Sigamos con la serie de entradas que estoy dedicando a ese puñado de ciudades a las que les he dedicado algún poemario. La comenzamos con Baeza, un trabajo que realmente estaba dedicado a Antonio Machado, y continuamos con los recientes A Asturias y A Granada. Hoy, Badajoz, el poemario número 41 entre los que llevo escritos. Algún día espero escribir algo sobre Sevilla. 

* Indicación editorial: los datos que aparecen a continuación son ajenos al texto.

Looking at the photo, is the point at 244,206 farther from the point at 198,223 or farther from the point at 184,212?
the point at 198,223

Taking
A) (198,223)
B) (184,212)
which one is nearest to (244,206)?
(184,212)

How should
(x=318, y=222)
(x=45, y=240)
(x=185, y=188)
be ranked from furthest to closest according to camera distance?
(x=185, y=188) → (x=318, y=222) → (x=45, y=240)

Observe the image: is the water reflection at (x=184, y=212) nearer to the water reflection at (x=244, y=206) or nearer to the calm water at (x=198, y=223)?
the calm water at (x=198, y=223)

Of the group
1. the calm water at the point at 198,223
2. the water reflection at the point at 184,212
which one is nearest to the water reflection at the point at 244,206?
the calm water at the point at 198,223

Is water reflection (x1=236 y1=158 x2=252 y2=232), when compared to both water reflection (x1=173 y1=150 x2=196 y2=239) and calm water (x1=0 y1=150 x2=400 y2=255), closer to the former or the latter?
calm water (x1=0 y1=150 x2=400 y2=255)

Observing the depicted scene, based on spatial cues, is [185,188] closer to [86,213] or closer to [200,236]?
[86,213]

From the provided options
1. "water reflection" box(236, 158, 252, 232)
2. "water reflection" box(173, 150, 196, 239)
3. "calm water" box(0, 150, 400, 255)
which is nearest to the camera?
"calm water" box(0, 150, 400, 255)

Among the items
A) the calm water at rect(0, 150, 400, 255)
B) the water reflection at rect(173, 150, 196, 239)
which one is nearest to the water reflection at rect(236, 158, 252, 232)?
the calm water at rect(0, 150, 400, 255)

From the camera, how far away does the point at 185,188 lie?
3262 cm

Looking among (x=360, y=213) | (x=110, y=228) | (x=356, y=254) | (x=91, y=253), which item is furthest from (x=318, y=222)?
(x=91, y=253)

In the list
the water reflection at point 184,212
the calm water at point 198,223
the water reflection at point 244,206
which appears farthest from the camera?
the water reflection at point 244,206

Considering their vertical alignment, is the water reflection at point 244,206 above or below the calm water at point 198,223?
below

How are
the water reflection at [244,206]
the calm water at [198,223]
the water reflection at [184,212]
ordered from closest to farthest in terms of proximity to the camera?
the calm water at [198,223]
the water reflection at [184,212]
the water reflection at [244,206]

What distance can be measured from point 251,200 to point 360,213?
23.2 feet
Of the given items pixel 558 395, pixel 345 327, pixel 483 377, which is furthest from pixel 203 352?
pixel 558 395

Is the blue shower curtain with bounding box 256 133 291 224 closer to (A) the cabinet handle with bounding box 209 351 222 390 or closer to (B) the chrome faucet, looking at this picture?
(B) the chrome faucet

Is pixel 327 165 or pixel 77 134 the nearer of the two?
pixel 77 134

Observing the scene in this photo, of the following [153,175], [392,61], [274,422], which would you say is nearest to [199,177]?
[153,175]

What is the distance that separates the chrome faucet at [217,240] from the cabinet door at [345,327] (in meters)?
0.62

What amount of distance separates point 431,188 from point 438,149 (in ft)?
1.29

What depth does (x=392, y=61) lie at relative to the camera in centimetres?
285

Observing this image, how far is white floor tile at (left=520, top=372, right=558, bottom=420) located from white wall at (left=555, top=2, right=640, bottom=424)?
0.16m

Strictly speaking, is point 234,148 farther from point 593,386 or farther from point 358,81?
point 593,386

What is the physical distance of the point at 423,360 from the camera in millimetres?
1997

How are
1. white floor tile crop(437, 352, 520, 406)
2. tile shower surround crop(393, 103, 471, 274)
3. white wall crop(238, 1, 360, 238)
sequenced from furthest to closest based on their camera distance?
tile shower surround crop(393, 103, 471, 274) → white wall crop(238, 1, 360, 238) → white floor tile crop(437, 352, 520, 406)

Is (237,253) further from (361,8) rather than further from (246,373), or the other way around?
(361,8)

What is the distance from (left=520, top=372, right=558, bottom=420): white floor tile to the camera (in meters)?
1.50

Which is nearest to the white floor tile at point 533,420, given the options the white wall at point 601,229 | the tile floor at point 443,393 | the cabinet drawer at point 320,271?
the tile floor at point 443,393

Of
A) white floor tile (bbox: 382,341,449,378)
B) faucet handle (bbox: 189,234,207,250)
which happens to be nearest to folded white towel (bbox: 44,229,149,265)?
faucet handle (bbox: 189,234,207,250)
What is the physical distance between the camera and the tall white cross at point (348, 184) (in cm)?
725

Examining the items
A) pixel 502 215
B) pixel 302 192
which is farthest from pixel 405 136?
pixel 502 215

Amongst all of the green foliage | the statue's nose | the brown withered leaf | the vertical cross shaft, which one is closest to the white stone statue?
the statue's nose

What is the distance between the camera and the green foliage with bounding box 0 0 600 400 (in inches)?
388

Se trata de la ciudad que más veces he visitado, debido a que allí viven familiares. Y casi siempre ha sido eso, un reunirnos en familia, salir a comer, visitar de pasada tal o cual sitio, pero sin apenas detenernos a conocerla de verdad. Pero un día, como parte de la visita, nos llevaron a ver la Catedral y fue sorprendente el tesoro que tiene guardado entre sus muros, al igual que otros sitios a los que fui prestando más atención. De todas formas, cabe citar como prueba de la mucha atención que siempre se llevaba la familia el que no tengo ninguna foto de lugares típicos de Badajoz; por eso he abierto esta entrada con una canción que Los Chunguitos le dedicaron.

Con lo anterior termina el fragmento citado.